─── THE RECORDS ───

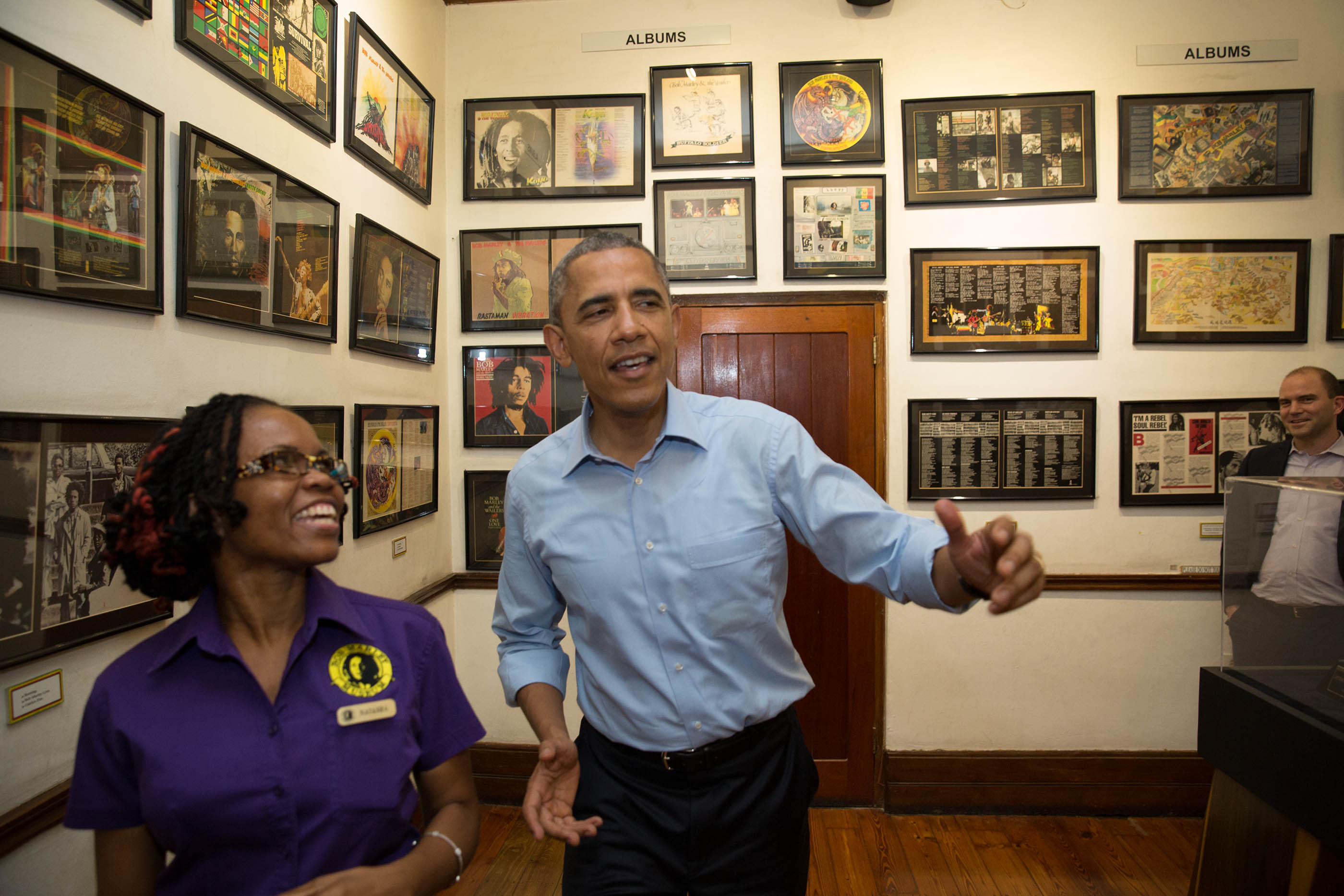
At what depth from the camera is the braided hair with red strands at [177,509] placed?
105 centimetres

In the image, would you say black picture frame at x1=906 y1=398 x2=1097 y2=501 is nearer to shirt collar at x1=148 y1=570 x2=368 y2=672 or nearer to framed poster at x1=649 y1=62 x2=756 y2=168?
framed poster at x1=649 y1=62 x2=756 y2=168

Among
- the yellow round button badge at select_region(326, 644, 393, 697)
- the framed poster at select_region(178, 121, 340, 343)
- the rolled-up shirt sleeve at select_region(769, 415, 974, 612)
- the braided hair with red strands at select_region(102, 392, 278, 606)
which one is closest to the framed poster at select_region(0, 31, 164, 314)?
the framed poster at select_region(178, 121, 340, 343)

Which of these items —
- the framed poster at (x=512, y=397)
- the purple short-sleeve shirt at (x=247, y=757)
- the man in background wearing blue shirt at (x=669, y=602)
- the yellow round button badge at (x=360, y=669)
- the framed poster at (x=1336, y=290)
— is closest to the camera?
the purple short-sleeve shirt at (x=247, y=757)

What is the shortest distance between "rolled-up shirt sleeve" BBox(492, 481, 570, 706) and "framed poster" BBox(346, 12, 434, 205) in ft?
5.00

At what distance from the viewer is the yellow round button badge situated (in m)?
1.10

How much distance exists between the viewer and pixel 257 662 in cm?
110

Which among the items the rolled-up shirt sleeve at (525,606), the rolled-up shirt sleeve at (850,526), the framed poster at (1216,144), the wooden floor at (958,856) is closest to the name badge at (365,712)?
the rolled-up shirt sleeve at (525,606)

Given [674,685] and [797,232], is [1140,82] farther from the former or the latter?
[674,685]

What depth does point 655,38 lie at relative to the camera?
3.02m

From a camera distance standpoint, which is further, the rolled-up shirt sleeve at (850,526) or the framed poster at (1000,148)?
the framed poster at (1000,148)

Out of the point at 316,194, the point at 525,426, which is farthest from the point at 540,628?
the point at 525,426

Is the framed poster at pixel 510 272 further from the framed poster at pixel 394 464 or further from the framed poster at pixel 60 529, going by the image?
the framed poster at pixel 60 529

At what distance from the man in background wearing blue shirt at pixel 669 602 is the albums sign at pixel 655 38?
2009 millimetres

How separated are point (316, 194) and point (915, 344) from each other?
230 centimetres
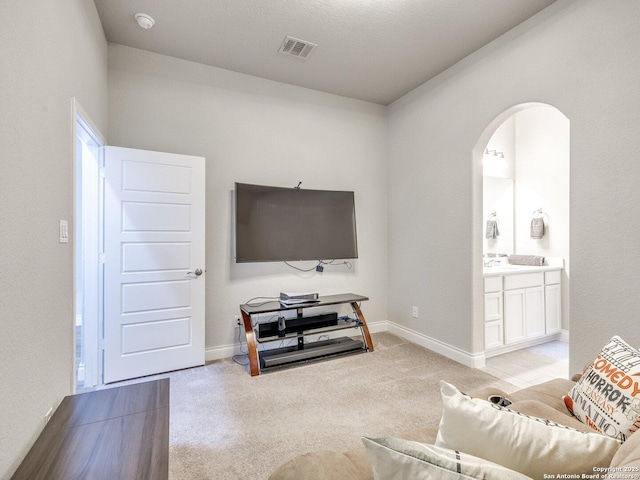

───

## EXERCISE INSTRUCTIONS
Count the lines in the entries above that contain the string "background", treating uppercase and lowercase as different, and reply with the number alone.

## WRITTEN SOLUTION
2